### EXCERTO FORNECIDO
====================

Fotografia de Marta Lança

Em frente ao vulcão, baleias vivas e mortas

1. Em 1988, a família rumava ao Faial. O pai contratado para construir a Assembleia Regional, a mãe colocada numa escola secundária ao lado da minha preparatória, o irmão na primária. A casa arrendada ficava no topo da cidade da Horta. Aliás, era uma quintinha: portão, carro sob parreiras, jardins descuidados, ou principescos, depende do grau de fantasia, de onde surgiam fontes de pedra e uma moradia elegantemente decadente. Havia vacas, gatos e cães açorianos. Sempre me intrigaram os animais das ilhas, a sua chegada e povoamento. Num barracão ao lado da casa dei com uma ninhada de gatos recém-nascidos. Susto ao ver seres lambidos quase em carne viva. [No outro dia revi na minha filha a mesma cara de menina urbanóide a descobrir os mistérios da natureza, a olhar para um borrego acabado de ser parido, ainda com cordão umbilical e placenta por devorar.] Gatos selvagens entravam por aquelas portas de rede que vemos nos filmes americanos, para roubar queijo e frango que marinava na bancada da cozinha.

====================

### LISTAGEM
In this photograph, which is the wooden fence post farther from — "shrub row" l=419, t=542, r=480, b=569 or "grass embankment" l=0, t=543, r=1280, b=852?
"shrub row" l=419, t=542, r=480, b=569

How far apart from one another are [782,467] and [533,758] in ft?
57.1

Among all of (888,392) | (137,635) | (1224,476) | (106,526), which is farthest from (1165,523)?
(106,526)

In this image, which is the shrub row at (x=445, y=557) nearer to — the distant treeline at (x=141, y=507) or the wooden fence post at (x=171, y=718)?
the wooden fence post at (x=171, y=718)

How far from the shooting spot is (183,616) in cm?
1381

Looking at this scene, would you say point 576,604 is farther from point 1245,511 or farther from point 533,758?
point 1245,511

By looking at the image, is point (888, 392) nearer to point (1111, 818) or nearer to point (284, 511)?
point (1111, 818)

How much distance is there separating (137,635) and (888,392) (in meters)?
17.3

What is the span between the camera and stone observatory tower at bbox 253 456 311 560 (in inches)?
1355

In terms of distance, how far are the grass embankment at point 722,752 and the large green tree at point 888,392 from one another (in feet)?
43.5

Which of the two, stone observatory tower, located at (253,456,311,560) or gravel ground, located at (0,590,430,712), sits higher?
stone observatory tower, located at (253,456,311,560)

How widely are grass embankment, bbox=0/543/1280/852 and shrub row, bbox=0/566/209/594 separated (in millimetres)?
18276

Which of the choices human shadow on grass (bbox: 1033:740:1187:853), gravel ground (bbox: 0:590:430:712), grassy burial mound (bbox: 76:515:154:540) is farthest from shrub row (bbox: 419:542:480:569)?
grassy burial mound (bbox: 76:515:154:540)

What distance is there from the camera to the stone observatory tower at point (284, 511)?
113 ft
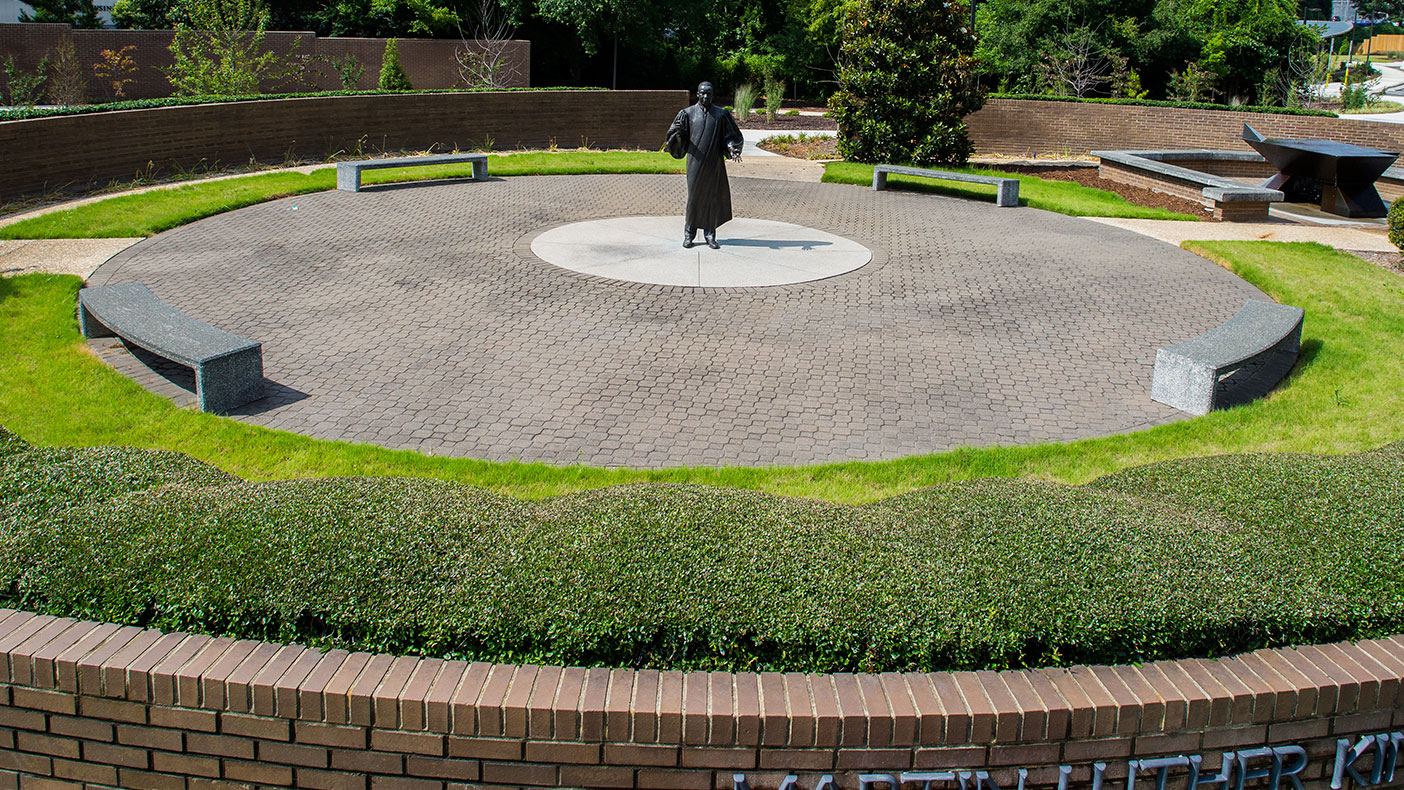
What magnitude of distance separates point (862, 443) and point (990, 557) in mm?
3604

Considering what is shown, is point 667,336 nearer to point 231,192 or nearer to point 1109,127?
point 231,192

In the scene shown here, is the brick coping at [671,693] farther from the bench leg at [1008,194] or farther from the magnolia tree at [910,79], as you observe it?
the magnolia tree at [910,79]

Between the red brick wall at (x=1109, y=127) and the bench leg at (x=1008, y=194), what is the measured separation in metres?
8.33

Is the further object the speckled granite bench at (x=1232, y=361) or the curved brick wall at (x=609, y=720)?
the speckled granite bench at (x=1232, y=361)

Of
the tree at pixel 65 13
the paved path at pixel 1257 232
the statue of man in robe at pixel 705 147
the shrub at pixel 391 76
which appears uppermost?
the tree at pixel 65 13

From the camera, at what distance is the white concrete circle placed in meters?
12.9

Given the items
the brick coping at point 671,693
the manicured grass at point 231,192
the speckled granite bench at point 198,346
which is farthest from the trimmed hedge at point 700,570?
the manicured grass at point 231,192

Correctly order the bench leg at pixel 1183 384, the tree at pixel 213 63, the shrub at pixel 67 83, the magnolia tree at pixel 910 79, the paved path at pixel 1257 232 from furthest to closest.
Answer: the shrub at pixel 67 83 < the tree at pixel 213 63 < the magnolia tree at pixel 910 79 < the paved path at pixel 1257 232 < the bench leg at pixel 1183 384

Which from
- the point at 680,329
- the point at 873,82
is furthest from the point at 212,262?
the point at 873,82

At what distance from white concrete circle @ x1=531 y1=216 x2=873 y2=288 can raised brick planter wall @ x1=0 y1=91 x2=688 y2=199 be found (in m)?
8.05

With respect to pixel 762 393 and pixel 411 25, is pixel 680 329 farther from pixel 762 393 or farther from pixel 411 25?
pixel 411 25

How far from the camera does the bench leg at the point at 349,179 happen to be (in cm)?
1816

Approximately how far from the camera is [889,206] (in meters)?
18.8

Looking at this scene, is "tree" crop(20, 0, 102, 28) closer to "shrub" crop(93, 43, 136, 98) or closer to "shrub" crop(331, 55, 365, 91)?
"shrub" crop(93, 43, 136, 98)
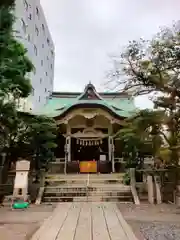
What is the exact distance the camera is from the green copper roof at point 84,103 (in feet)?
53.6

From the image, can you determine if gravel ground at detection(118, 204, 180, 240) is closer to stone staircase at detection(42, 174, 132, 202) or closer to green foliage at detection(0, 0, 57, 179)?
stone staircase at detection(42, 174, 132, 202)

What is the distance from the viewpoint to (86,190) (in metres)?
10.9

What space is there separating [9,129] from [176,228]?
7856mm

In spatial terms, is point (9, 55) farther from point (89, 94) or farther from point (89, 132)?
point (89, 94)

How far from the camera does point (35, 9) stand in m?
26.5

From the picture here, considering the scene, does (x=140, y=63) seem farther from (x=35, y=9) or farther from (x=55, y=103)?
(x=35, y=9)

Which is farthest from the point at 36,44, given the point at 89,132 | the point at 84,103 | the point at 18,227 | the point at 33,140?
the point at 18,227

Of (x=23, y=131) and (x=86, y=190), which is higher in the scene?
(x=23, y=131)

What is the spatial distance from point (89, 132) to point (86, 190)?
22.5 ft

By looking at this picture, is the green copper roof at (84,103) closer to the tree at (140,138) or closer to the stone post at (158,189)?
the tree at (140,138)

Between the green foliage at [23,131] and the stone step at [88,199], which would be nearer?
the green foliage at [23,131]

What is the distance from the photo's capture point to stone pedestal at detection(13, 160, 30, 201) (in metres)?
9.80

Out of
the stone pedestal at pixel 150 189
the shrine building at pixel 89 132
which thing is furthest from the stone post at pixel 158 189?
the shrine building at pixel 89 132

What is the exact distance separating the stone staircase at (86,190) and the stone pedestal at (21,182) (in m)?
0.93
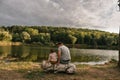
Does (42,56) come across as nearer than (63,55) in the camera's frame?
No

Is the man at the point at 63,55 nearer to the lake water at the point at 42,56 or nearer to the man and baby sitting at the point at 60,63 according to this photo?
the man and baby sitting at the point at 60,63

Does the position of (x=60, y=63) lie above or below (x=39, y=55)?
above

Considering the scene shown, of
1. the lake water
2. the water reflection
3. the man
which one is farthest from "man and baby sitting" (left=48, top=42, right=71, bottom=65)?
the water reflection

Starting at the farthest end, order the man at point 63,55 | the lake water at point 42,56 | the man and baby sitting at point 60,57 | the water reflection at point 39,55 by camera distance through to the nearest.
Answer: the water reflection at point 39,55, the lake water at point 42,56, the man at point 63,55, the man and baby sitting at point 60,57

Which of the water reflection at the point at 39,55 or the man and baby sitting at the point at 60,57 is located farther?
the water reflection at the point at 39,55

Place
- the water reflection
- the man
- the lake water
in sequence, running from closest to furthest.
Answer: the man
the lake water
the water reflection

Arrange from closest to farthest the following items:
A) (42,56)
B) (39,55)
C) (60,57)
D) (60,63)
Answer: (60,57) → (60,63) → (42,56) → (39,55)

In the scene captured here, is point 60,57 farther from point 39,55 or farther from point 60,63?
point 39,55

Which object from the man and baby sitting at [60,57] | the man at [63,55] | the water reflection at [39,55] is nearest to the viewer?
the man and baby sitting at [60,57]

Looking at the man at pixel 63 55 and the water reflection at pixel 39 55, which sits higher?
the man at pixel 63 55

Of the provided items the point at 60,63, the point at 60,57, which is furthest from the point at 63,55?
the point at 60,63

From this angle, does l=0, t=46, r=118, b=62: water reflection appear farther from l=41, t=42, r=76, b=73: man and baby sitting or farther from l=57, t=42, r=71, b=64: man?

====================

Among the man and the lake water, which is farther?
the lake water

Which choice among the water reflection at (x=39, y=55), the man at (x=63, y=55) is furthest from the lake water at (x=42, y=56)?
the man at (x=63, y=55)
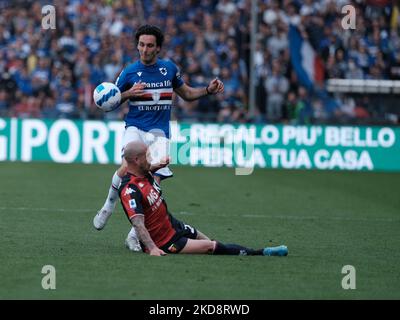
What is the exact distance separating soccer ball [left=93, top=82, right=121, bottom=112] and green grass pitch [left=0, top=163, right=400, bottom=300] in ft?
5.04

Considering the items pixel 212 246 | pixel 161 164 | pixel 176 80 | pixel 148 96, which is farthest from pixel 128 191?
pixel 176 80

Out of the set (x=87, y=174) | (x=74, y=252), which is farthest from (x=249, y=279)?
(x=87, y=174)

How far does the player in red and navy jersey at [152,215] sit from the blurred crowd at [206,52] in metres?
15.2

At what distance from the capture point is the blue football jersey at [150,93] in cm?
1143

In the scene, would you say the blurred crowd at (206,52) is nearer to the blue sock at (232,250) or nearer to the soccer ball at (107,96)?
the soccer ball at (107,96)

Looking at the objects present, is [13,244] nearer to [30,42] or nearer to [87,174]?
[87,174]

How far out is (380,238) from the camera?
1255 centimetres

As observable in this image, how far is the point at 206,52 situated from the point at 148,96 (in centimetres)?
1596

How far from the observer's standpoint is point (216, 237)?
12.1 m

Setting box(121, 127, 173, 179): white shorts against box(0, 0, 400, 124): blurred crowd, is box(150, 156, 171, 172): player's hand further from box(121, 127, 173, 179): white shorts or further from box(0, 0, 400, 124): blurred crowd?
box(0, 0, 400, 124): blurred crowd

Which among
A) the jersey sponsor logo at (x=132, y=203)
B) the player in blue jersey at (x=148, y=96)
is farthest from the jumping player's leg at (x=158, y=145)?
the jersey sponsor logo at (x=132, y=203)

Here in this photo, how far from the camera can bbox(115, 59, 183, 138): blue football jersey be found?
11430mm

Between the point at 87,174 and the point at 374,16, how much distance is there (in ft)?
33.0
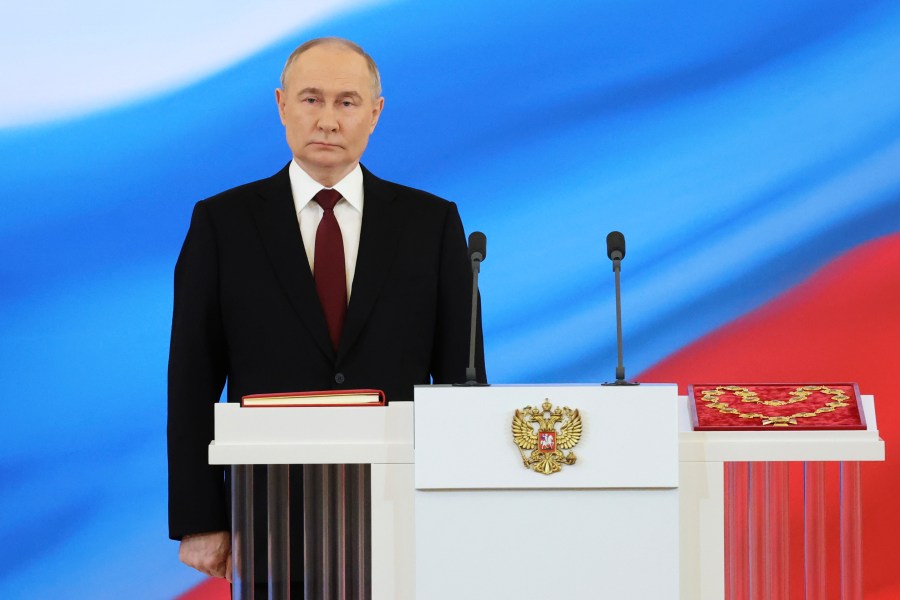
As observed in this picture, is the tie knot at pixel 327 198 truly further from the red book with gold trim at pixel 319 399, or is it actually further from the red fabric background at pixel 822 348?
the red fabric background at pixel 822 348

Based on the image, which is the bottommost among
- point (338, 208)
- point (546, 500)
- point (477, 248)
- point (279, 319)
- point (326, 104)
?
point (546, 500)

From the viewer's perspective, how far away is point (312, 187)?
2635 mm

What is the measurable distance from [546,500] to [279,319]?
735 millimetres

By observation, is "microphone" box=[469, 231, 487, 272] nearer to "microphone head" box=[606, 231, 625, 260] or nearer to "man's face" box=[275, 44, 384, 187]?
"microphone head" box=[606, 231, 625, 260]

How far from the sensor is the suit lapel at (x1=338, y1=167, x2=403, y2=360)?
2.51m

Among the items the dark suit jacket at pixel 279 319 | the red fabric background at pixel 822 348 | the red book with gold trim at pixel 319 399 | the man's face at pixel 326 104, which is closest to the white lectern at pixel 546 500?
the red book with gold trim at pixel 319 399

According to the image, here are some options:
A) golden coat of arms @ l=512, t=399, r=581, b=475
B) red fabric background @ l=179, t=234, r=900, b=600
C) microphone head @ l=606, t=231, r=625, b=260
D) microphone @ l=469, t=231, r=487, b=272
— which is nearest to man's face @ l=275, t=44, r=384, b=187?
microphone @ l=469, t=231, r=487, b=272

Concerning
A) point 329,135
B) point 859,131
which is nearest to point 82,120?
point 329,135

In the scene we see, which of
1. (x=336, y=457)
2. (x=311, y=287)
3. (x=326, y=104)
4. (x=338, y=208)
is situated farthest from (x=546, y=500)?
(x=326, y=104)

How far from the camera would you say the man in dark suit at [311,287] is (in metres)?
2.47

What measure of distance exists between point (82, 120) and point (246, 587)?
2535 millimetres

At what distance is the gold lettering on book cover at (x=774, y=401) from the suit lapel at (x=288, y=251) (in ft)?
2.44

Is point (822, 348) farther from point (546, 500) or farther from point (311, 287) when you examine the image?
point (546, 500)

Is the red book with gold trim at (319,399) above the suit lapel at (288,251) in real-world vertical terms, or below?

====================

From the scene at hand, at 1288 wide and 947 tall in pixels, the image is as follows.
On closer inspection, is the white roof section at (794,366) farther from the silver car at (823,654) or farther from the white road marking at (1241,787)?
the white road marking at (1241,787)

====================

### TRABALHO PEDIDO
Prossiga o relato sobre a mudança da família para o Faial, começando logo após a última frase do excerto fornecido.

### RESPOSTA AO PROBLEMA
Aliás, a América sentia-se muito por ali, no sotaque e nas expressões «comer uma hamburga», «gama» e «shuingam» para pastilha elástica, «snicas» (snickers) para ténis e «chortes» para calções. Toda a gente tinha parentes no outro lado do Atlântico. A canção dos Extreme, «More Than Words», interpretada por um filho da terra, o guitarrista Nuno Bettencourt, ouvia-se abundantemente.

2. Uma ilha é uma ilha é uma ilha e eu, com doze anos arrancada a uma ideia imberbe de «grupo mais importante que tudo no mundo», tinha de gramar uma vida insular, colegas provincianos, de olhos claros de mistério e sotaque esquisito. Achavam-me peneirenta, certamente, menina do Continente a falar sobre coisas do Continente que eles nunca tinham visto e se calhar não veriam. E eu explorava esse filão. Exemplos: tal como o jornal chegava com três dias de atraso, a telenovela passava na televisão regional uns meses depois; então eu traficava informação sobre episódios do Roque Santeiro que vira em adiantado. Também levei outras modas, como dançar slows, jogar ao bate pé e algum calão lisboeta. Em troca fiquei a saber que «blica» é pénis, a terra pode aumentar e descobri o primor de torradas de massa sovada.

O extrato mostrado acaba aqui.